Adams plans to start cleaning up the streets where more than an estimated 2,300 homeless live within about two weeks but was not specific on when efforts would begin, or where the homeless would go.

According to a city website, encampments are defined as “a structure to live under, including but not limited to: mattresses, tarps, tents, camping setups.” And while New York City most certainly has a homeless population, the city has not experienced the vast homeless encampments like those seen in California and Oregon.

According to the 61-year-old mayor, it’s not illegal to sleep on the street, it’s just illegal to sleep on the street while simultaneously sheltering yourself from the elements where temperatures have been recorded as low as -15 degrees.

“We can’t stop an individual from sleeping on the street based on law, and we’re not going to violate that law,” Adams said. “But you can’t build a miniature house made out of cardboard on the streets. That’s inhumane.”

“I’m telling my city agencies to do an analysis block by block, district by district, identify where the encampments are, then execute a plan to give services to the people who are in the encampments, then to dismantle those encampments,” Adams said.

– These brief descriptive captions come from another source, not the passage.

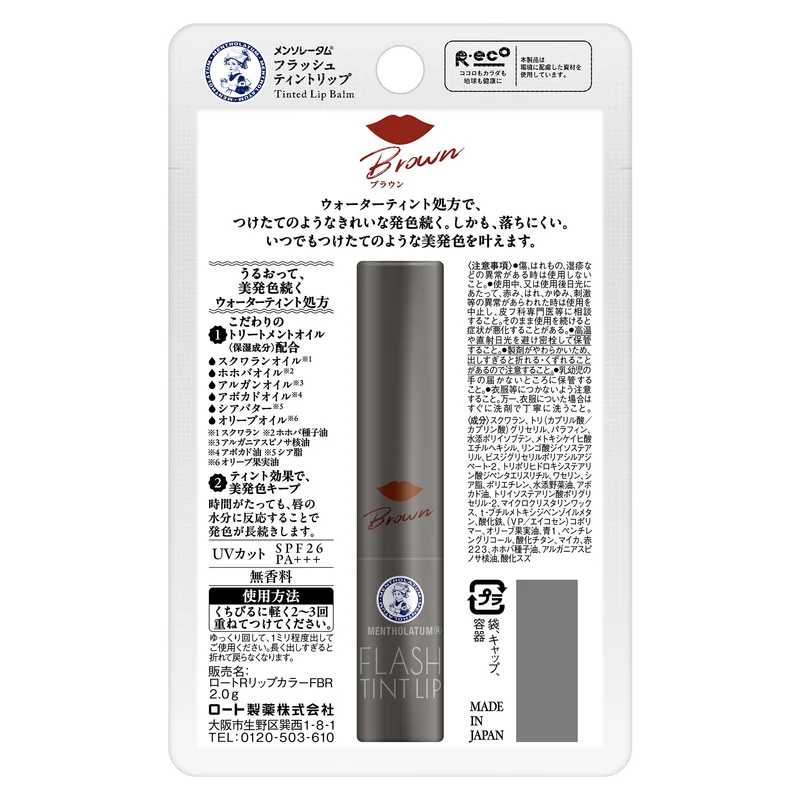 Mentholatum Flash Tint Lip Brown 2g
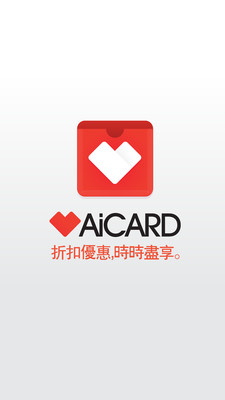 免費下載生活APP|AiCARD app開箱文|APP開箱王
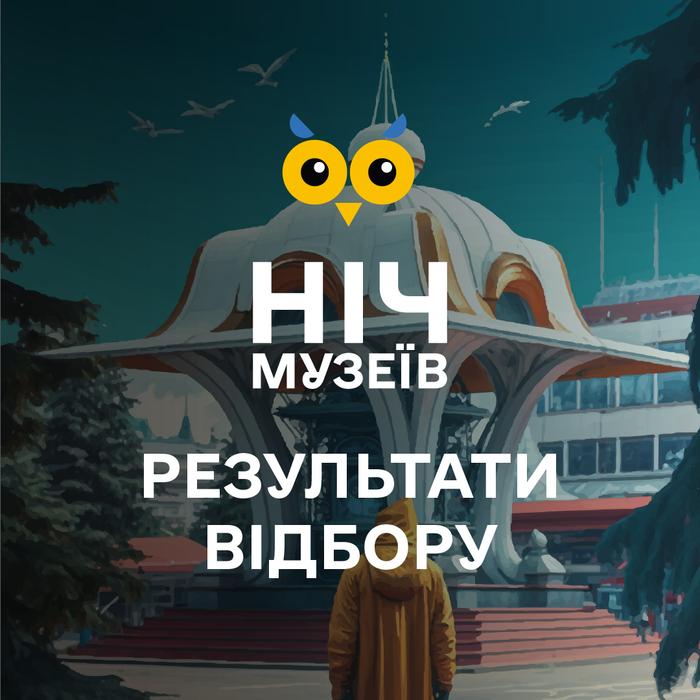 rezultaty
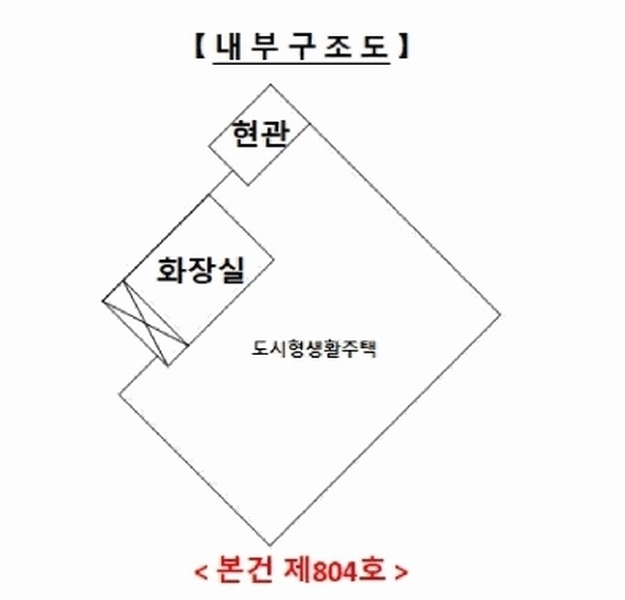 2025타경12006 서울특별시 중랑구 망우로 275, 로젠하임 8층 804호 다세대(빌라)[공급4평형] 경매 이미지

However, some people on social media were skeptical of the mayor’s plan.

Last month Adams announced a “Subway Safety Plan” to deal with the homeless population inhabiting the subway on the heels of six subway stabbings in one weekend.

“It is cruel and inhumane to allow unhoused people to live on the subway, and unfair to paying passengers and transit workers who deserve a clean, orderly, and safe environment,” Adams proclaimed in a statement. “The days of turning a blind eye to this growing problem are over.”

Adams explained at the time that while the “vast majority” of the homeless population is not dangerous, he didn’t want “fear to become reality.”

Just tell that to the six subway stabbing victims last month.

“We are not going to live in fear and frustration,” Adams said last month according to The Hill. “We have to dam every river if we are going to address this issue.”